Does this make sense so far?  

Now we're in sort of the same situation we're in when we want to find
the square root of some number that isn't a perfect square, e.g., the
square root of 7429.  The simplest method is to make a guess, square
it, and let the result (is it too high, or too low?) tell us how to
make our next guess.  

Similarly, we could make guesses with lines (to make a guess, we have
to pick a slope and an intercept), and use those guesses to make
better guesses, until we get a fit that is "good enough".

Or, as we learn more math, we can start getting more sophisticated. 
In the case of square roots, we can use calculus to create techniques
that will move us more quickly towards the actual answer.  This works
by looking not just at how close our answer is, but at how much of a
change in the answer we'd expect to see if we change our guess by any
given amount.  (This is where derivatives--which measure rate of
change--enter the picture.)  So now we can move, not just in the
right direction, but by an optimal amount in that direction. 
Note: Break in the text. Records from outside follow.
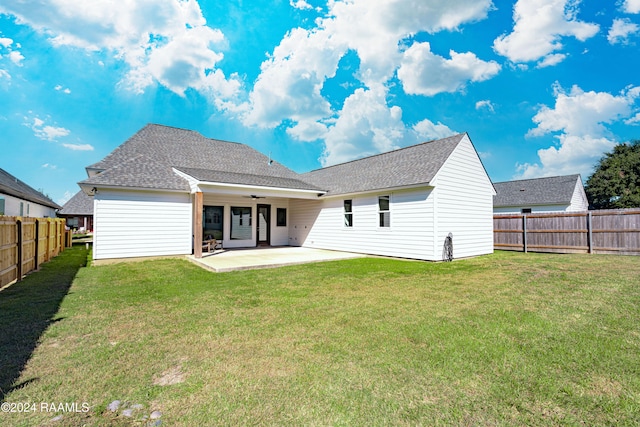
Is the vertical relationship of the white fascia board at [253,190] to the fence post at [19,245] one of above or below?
above

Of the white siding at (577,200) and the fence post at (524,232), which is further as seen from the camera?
the white siding at (577,200)

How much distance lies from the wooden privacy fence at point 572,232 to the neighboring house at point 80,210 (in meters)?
38.4

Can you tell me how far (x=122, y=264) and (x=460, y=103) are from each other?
22205mm

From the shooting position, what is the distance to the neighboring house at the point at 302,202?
35.6 feet

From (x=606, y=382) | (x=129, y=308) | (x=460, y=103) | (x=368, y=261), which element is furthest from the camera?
(x=460, y=103)

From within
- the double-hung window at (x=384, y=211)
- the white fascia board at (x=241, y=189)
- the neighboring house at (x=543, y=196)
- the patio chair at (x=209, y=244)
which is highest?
the neighboring house at (x=543, y=196)

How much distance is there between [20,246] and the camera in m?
7.66

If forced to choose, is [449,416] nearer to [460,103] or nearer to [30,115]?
[460,103]

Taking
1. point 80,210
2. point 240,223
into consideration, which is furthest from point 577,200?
point 80,210

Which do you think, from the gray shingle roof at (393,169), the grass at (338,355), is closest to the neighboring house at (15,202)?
the grass at (338,355)

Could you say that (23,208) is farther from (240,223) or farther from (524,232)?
(524,232)

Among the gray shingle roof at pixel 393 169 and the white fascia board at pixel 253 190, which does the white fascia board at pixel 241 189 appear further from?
the gray shingle roof at pixel 393 169

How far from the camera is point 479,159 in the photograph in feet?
41.7

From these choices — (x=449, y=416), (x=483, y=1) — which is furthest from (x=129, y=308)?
(x=483, y=1)
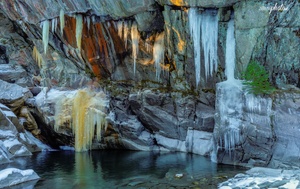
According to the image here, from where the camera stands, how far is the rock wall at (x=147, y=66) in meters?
14.7

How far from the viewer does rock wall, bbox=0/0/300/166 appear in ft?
48.1

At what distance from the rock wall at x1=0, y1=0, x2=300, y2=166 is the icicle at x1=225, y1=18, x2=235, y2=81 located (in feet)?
0.90

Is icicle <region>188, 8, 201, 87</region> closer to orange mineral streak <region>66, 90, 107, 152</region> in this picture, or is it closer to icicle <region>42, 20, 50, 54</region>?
orange mineral streak <region>66, 90, 107, 152</region>

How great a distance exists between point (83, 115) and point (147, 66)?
5.08 m

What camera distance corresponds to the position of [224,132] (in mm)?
15828

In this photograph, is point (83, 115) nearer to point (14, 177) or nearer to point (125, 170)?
point (125, 170)

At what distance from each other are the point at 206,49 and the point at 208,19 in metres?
1.45

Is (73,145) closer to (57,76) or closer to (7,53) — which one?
(57,76)

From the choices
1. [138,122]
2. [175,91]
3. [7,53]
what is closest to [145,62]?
[175,91]

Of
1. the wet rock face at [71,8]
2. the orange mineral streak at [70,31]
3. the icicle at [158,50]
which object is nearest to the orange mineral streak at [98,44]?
the orange mineral streak at [70,31]

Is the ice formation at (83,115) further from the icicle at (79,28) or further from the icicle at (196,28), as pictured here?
the icicle at (196,28)

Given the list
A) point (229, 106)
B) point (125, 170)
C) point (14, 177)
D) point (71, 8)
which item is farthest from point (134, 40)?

Similarly in the case of least squares:  we can look at not just how
small the sum of squares is for the line that represents a given 
guess, but at how we would expect the sum to change if we change the
parameters that determine the line.

But that's the basic idea.  As a physical model, you can imagine that
each data point is represented by a pin stuck in a board, and your
line is a stick.  If you connect the stick to each pin with a rubber
band, there will be some way to place the stick so that the various
forces exerted by the rubber bands cancel out.  In any other
configuration, they'll be working to move the stick by pulling it or
twisting it.  

Because of the way rubber bands actually work, this would give you a
different answer than the least squares operation.  But in the sense
that rubber hands are "happier" when they're being stretched as little
as possible, it has the same sense of trying to minimize the lengths
of the rubber bands.  

Does this make sense?  Is it at the level you wanted? 

- Doctor Ian, The Math Forum 

Date: 06/08/2005 at 21:01:29
From: Matthew
Subject: Thank you (Least Squares for an Eighth Grader)

Yes, that was great!  Thank you very much!